* Opdrachten bij oefening
1. Beantwoord de volgende vragen over de tekst over het Zuiderkerkhof:
(a) In welk jaar werd het Zuiderkerkhof aangelegd?
(b) Welk gebouw werd na de sluiting op het vrijgekomen terrein neergezet?
(c) Hoeveel stuivers kreeg doodgraver Claes Jansen voor een jonge dode?
2. Schrijf de tekst over het Zuiderkerkhof verder vanaf het punt waar die ophoudt.

* Aangeleverd fragment

◆ ◆ ◆ ◆

●● In Groningen werd in 1636 een nieuw kerkhof aangelegd. Dat werd noodzakelijk omdat het bestaande Martinekerkhof en het A-kerkhof de grenzen van hun capaciteit bereikten. Veel later bleek dat bij het opheffen van dit kerkhof de stoffelijke resten niet waren geruimd. Dit veroorzaakte nogal wat tumult.  

Dat nieuwe kerkhof kreeg de naam Zuiderkerkhof (Suider Kerchoff), niet te verwarren met de Zuiderbegraafplaats die in 1827 aan de Hereweg werd aangelegd en die nu nog altijd bestaat.

Het Zuiderkerkhof was gelegen tussen het huidige Gedempte Zuiderdiep en de Ubbo Emmiussingel. Ongeveer op de plek waar nu het gebouw van de bioscoop ‘Pathé Groningen’ staat. Het kerkhof werd gesloten in 1827.

Het Zuiderkerkhof op de kaart van Haubois rond 1650

Het Zuiderkerkhof op de kaart van Haubois rond 1650

●● Terzijde Nadat het kerkhof gesloten was, werd op het vrijgekomen terrein de militaire Zuiderkazerne gebouwd met een grote aangrenzende cavaleriestal, die tot 1895 in gebruik bleef. Naast het militaire personeel voor de paarden, woonden er gehuwde onderofficieren in deze kazerne. In 1909 bleek echter dat het kerkhof bij de sluiting niet geruimd was. Dat werd ontdekt bij graafwerkzaamheden vanwege de aanleg van de Groningse brandweerkazerne (waarover later meer). ●●

Zuiderkerkhof in het nieuws

Zo nu en dan kwam in oude tijden het Zuiderkerkhof in het nieuws. Zoals in 1669 toen doodgraver Claes Jansen aan de Burgemeesters en Raad een aanvullend traktement vroeg. Hij kon, vanwege zijn grote gezin, van zijn verdienste niet  rondkomen. Hij ontving zes stuivers voor een oude dode en drie stuivers voor een jonge dode. En bijverdienen kon hij niet omdat hij altijd op de begraafplaats aanwezig moest zijn. Of hij inderdaad een loonsverhoging kreeg is niet bekend.

◆ ◆ ◆ ◆

* Aangeleverde gegevens

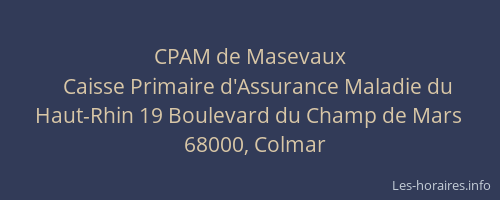 CPAM de Masevaux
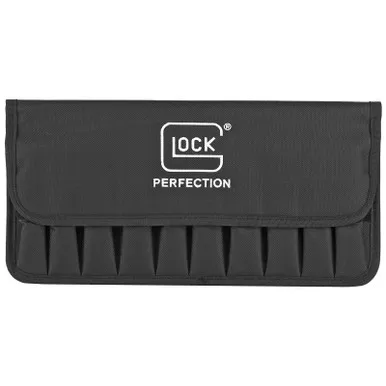 Glock AP60221 Perfection OEM 10 Magazine Pouch w/ Hook & Loop Cover, Black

◆ ◆ ◆ ◆

* Antwoorden op volgorde
1.
(a) In 1636.
(b) De militaire Zuiderkazerne, met een grote aangrenzende cavaleriestal.
(c) Drie stuivers.

2.
Ook uit 1716 zijn er klachten bekend die gaan over de toenmalige doodgraver. Hij bleek de kisten van de overledenen nauwelijks met aarde te bedekken. De paarden die hij ’s zomers op de begraafplaats liet grazen, trapten daardoor regelmatig in de kisten; het hout dat daarbij tevoorschijn verpatste hij als brandhout.

De nabestaanden reageerden verontwaardigd: ‘Zo konden de doden niet hun behoorlijke verrottingen ondergaan’. De doodgraver kreeg het bevel de kisten voortaan een voet dieper onder de aarde te zetten en hij mocht geen paarden meer laten grazen op het kerkhof.

In 1720 meldt Hermannus Silhuijs, die dan de doodgraver is, dat de muur rond het kerkhof door het ‘verdicken van de stadtswalle is geruineert’, waardoor er geregeld clandestien vuilnis wordt gestort op de begraafplaats. Daardoor aangetrokken, wroeten er loslopende (stads)zwijnen rond op begraafplaats. Hij verzoekt het stadsbestuur een heg of een planken schutting om het kerkhof te laten aanbrengen.

Zuiderkerkhof wordt gesloten in 1827
In 1827 wordt het Zuiderkerkhof gesloten. Dat hield verband met de cholera/malaria epidemie die in 1826 in de stad heerste waaraan 2.800 Groningers overleden (10 % van de bevolking). De stadsregering besloot daarop dat er geen doden meer mochten worden begraven binnen de stadswallen.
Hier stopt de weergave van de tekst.